UNITED NATIONS - UN Secretary General Ban Ki-moon on Thursday informed the Security Council that he plans to appoint Mauritanian diplomat Ismail Ould Cheikh Ahmed as his new envoy to lead peace efforts in Yemen.
Ban said in a letter that Cheikh Ahmed would "build on the achievements" of Jamal Benomar, who resigned last week after losing support from Gulf countries for his mediation efforts.
The appointment becomes official on Monday if no objections are raised by the 15-member council.
The choice of a new UN peace envoy took on added urgency after Saudi Arabia on Tuesday declared a halt to the month-long coalition air campaign on Yemen to allow a return to political negotiations.
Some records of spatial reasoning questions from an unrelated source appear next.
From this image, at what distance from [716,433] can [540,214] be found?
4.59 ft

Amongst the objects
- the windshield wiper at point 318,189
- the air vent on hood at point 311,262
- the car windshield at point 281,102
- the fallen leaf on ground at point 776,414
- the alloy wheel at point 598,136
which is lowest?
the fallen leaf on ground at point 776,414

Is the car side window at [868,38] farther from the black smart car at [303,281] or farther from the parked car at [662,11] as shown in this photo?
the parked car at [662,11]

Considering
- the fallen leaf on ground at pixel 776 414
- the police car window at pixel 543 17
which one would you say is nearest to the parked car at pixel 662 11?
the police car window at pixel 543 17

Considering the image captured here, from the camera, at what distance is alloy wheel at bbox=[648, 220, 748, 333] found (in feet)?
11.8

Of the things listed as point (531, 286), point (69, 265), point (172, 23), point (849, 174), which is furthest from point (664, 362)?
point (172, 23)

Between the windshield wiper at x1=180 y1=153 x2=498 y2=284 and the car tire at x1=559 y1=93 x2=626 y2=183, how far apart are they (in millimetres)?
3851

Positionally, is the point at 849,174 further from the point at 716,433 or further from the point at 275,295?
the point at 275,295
Cheikh Ahmed is taking over the Yemen peace process after serving for four months as the head of the UN Ebola mission in Ghana.
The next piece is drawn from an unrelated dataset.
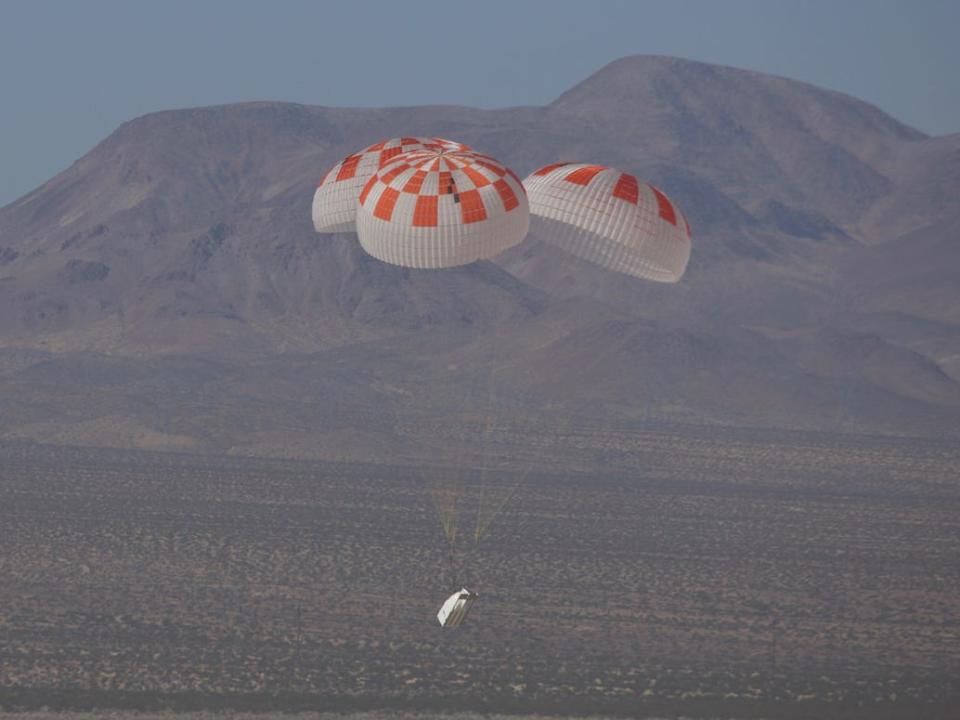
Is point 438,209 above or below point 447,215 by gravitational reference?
above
He brings hands-on experience in the poor Arab country, having worked as the UN humanitarian coordinator in Yemen from 2012 to 2014.
Ban told the council that the Mauritanian diplomat will "intensify my good offices role in order to enable a resumption of a peaceful, inclusive, orderly and Yemeni-led political transition process."
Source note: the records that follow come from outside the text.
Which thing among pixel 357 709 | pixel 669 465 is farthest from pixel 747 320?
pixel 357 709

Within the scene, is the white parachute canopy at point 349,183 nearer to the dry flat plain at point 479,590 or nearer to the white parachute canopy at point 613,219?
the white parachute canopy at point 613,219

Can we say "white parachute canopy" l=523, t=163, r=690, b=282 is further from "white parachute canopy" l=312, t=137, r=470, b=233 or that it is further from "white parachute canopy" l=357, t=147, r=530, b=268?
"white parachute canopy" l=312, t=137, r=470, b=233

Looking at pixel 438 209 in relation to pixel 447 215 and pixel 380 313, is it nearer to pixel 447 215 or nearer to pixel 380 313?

Cheikh Ahmed recently served as the deputy head of the UN mission in Libya, and as UN coordinator in Syria from 2008 to 2012.
Ban met with Gulf envoys on Monday and informed them that he planned to appoint Cheikh Ahmed and was awaiting their response to the choice.
On Wednesday, the UN chief called for "an end in fighting as soon as possible" as efforts for a return to political talks gathered pace.
Peace talks broke down last month after Shiite Huthi rebels pushed their offensive, forcing President Abedrabbo Mansour Hadi to flee into exile in Saudi Arabia.
The Saudi-led coalition launched air strikes on March 26 to try to restore Hadi's legitimacy, but there has been growing international alarm over the growing civilian toll.
The United Nations has raised concern that the Yemen war could turn into a broader regional conflict, drawing in Iran, which backs the Huthis, against Saudi Arabia, which is supporting Hadi.